§ Exercise description:
Please copy every one of the following lines word for word, leaving nothing out.

Excerpts from a spatial dataset
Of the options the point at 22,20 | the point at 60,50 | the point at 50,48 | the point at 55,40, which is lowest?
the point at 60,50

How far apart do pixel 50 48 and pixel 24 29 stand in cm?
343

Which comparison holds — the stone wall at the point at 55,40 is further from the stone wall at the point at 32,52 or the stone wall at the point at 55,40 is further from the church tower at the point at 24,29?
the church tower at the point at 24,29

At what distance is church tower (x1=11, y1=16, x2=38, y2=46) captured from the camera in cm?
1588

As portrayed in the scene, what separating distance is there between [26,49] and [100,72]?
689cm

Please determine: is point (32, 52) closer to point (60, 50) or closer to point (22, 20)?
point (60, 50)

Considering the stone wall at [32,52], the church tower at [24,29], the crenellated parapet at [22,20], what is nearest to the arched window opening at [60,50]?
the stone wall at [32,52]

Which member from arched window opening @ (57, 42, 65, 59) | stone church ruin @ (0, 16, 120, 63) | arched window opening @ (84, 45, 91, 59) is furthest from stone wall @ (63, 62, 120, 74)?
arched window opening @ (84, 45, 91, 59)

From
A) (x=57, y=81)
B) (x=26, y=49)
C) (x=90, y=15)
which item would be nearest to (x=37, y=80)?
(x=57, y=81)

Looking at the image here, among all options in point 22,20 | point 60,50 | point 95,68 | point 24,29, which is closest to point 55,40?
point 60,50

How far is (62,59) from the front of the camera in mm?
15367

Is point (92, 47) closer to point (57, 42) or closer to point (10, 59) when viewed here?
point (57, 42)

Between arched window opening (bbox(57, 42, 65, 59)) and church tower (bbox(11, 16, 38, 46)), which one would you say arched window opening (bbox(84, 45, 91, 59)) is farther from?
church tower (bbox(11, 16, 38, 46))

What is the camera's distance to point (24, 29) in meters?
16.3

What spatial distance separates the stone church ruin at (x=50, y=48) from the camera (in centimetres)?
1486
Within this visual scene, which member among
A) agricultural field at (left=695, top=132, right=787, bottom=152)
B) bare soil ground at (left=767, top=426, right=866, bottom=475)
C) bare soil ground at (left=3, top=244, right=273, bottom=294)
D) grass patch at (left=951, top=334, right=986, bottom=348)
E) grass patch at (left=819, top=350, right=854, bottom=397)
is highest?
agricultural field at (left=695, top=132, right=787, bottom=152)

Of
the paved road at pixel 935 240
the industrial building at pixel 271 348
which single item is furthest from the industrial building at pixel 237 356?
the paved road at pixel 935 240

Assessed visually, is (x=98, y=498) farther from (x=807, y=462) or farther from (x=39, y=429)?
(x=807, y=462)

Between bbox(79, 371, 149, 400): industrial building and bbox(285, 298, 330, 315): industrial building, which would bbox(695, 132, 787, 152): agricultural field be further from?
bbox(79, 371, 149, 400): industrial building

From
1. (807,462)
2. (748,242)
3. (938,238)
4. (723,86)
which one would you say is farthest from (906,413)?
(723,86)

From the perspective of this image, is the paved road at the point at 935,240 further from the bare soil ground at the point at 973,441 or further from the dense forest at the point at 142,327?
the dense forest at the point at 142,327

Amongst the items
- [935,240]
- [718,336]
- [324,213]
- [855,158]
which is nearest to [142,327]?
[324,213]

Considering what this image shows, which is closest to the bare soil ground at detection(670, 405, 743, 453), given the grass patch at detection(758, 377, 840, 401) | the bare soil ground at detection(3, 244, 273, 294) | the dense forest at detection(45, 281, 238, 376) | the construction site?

§ Answer to this problem:
Of the options the point at 22,20 | the point at 60,50 | the point at 50,48 | the point at 55,40, which is lowest?
the point at 60,50

How far apart do pixel 50 48 and pixel 24 29 stand in cm?
343

Which comparison holds — the stone wall at the point at 55,40 is further from the stone wall at the point at 32,52 or the stone wall at the point at 55,40 is further from the church tower at the point at 24,29?
the church tower at the point at 24,29

At what distance is church tower (x1=11, y1=16, x2=38, y2=46) captured from the camera in cm?
1588

As portrayed in the scene, what separating distance is there between [26,49] and [100,72]?
689cm

Please determine: is point (32, 52) closer to point (60, 50) or closer to point (22, 20)?
point (60, 50)

Considering the stone wall at [32,52], the church tower at [24,29], the crenellated parapet at [22,20], what is nearest to the arched window opening at [60,50]?
the stone wall at [32,52]

Which member from arched window opening @ (57, 42, 65, 59) | stone church ruin @ (0, 16, 120, 63) | arched window opening @ (84, 45, 91, 59) is furthest from stone wall @ (63, 62, 120, 74)?
arched window opening @ (84, 45, 91, 59)

From
A) (x=57, y=81)
B) (x=26, y=49)
C) (x=90, y=15)
which item would be nearest to (x=37, y=80)?
(x=57, y=81)

Looking at the image here, among all options in point 22,20 | point 60,50 | point 95,68 | point 24,29, which is closest to point 55,40?
point 60,50

How far is (62,59) from the front of the camera in mm?
15367

Is point (92, 47) closer to point (57, 42) or closer to point (10, 59) when viewed here?
point (57, 42)

Between arched window opening (bbox(57, 42, 65, 59)) and church tower (bbox(11, 16, 38, 46)), which one would you say arched window opening (bbox(84, 45, 91, 59)) is farther from?
church tower (bbox(11, 16, 38, 46))

What is the camera's distance to point (24, 29) in meters?
16.3

What spatial distance separates the stone church ruin at (x=50, y=48) from the camera (in centimetres)?
1486
Within this visual scene, which member among
A) agricultural field at (left=695, top=132, right=787, bottom=152)
B) bare soil ground at (left=767, top=426, right=866, bottom=475)
C) bare soil ground at (left=3, top=244, right=273, bottom=294)
D) grass patch at (left=951, top=334, right=986, bottom=348)
E) grass patch at (left=819, top=350, right=854, bottom=397)
is highest?
agricultural field at (left=695, top=132, right=787, bottom=152)

Of
the paved road at pixel 935 240
the industrial building at pixel 271 348
which single item is furthest from the industrial building at pixel 237 356?
the paved road at pixel 935 240

Assessed visually, is (x=98, y=498) farther from (x=807, y=462) or farther from (x=39, y=429)?
(x=807, y=462)

Between bbox(79, 371, 149, 400): industrial building and bbox(285, 298, 330, 315): industrial building, which would bbox(695, 132, 787, 152): agricultural field be further from?
bbox(79, 371, 149, 400): industrial building

From
1. (807,462)
2. (748,242)
3. (938,238)
4. (723,86)
which one would you say is farthest from (906,413)?
(723,86)

From the perspective of this image, is the paved road at the point at 935,240 further from the bare soil ground at the point at 973,441 or further from the dense forest at the point at 142,327?
the dense forest at the point at 142,327

Amongst the items
- [935,240]
- [718,336]
- [324,213]
- [855,158]
which is nearest to [142,327]?
[324,213]

Considering what this image shows, which is closest to the bare soil ground at detection(670, 405, 743, 453), given the grass patch at detection(758, 377, 840, 401) | the bare soil ground at detection(3, 244, 273, 294) | the dense forest at detection(45, 281, 238, 376) | the construction site?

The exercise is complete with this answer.